To do:
A. Reproduce the gardening note word for word, beginning at "Temperatures have dropped" and stopping after "at my leisure.".
B. In the gardening note, find every sentence that contains the word "I", and copy each one in full.

Document passage:
************

Hedychium coccineum 'Tara'.
Temperatures have dropped through the week to the point that a warm bed is a delight again rather than a difficulty. Enough rain has fallen to keep the ground moist. I planted some ferns out this afternoon, they should have enough warmth to establish before winter and enough moisture to mean I won't have to think about watering them all the time. The planting season is looming and I have a greenhouse full of Hedychium to get into the ground. The process of carrying them up from the greenhouse and then planting them into the heavily compacted soil is rather tedious and I have been putting it off. I decided that I could break it down into more manageable pieces and make more progress. If I move them all into the right place first then I can plant them at my leisure.
It's a good plan, but I still haven't started.
'Tara' went in two years ago, so the job has been hanging over me for a long time. The gorgeous orange flowers are an incentive to get the wheelbarrow out and start moving things!
Perhaps tomorrow.

************

Dataset records:
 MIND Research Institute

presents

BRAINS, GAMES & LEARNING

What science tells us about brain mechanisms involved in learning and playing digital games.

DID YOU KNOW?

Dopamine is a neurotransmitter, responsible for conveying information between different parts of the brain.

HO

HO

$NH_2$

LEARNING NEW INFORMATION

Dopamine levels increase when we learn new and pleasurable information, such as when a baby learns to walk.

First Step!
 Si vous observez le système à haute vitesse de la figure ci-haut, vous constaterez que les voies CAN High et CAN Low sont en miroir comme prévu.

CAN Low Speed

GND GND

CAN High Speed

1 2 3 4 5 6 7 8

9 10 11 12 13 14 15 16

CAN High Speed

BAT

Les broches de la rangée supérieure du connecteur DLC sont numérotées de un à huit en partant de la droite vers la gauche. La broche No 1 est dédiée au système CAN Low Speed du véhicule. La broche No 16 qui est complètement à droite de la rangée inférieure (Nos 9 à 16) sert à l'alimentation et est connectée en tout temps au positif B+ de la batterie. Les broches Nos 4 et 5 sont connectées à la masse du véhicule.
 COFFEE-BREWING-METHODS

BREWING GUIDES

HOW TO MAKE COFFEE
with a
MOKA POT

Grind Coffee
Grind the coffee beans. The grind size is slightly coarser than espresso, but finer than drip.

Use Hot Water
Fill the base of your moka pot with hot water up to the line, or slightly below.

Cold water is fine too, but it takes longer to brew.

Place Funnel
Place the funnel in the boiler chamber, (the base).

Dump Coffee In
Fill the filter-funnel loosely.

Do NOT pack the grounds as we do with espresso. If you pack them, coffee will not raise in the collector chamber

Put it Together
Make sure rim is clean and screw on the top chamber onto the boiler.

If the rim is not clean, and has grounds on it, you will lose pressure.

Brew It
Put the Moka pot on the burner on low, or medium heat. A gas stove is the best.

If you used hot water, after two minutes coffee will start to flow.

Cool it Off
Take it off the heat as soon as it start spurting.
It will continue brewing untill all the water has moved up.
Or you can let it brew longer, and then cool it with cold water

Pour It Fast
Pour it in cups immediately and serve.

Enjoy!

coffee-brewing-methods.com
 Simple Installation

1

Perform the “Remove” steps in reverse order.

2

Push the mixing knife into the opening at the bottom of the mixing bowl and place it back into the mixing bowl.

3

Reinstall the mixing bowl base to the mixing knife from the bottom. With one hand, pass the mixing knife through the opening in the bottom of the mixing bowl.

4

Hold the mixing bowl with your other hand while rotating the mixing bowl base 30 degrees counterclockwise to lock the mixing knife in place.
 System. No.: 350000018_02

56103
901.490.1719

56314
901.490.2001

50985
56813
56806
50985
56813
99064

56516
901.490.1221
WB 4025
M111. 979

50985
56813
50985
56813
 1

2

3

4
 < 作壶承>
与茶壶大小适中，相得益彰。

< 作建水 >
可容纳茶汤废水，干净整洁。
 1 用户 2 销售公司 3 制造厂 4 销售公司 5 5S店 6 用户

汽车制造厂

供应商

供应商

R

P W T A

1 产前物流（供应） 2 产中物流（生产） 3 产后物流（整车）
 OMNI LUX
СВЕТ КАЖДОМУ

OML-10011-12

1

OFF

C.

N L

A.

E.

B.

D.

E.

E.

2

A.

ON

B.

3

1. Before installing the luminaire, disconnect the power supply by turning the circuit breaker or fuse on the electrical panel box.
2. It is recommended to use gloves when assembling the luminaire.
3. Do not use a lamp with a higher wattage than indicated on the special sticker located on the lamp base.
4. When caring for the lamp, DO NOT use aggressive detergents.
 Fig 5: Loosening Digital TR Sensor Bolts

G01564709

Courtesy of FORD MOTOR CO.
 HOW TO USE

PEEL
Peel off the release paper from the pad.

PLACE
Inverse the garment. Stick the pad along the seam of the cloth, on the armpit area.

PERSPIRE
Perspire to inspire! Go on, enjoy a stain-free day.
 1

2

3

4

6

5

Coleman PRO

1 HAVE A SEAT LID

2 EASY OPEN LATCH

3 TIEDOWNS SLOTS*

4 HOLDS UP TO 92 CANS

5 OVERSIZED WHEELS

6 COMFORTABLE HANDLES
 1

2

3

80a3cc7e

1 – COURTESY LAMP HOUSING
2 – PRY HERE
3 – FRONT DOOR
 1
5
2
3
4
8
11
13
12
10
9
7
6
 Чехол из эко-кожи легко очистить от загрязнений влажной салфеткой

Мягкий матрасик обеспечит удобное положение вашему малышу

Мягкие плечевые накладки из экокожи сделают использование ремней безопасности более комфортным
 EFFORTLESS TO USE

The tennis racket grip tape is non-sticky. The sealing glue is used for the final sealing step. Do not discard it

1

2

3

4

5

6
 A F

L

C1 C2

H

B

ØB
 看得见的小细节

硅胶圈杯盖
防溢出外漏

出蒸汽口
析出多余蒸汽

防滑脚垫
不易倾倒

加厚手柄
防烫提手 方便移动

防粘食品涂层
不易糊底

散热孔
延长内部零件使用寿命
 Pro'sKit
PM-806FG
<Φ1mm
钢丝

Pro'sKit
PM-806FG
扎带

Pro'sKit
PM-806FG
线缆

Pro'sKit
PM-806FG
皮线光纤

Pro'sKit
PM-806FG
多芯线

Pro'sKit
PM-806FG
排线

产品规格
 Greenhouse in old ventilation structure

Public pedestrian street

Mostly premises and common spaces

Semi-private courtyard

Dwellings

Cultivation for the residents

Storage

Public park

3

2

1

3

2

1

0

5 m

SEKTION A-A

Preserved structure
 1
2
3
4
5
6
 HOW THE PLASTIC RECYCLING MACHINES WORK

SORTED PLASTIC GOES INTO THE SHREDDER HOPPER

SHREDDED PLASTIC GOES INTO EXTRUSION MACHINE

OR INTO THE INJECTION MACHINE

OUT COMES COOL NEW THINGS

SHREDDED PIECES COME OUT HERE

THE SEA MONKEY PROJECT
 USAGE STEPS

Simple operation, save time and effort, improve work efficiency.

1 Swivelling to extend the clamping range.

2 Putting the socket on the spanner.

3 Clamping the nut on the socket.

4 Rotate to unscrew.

************

Answers for the exercise:
A.
Temperatures have dropped through the week to the point that a warm bed is a delight again rather than a difficulty. Enough rain has fallen to keep the ground moist. I planted some ferns out this afternoon, they should have enough warmth to establish before winter and enough moisture to mean I won't have to think about watering them all the time. The planting season is looming and I have a greenhouse full of Hedychium to get into the ground. The process of carrying them up from the greenhouse and then planting them into the heavily compacted soil is rather tedious and I have been putting it off. I decided that I could break it down into more manageable pieces and make more progress. If I move them all into the right place first then I can plant them at my leisure.

B.
- I planted some ferns out this afternoon, they should have enough warmth to establish before winter and enough moisture to mean I won't have to think about watering them all the time.
- The planting season is looming and I have a greenhouse full of Hedychium to get into the ground.
- The process of carrying them up from the greenhouse and then planting them into the heavily compacted soil is rather tedious and I have been putting it off.
- I decided that I could break it down into more manageable pieces and make more progress.
- If I move them all into the right place first then I can plant them at my leisure.
- It's a good plan, but I still haven't started.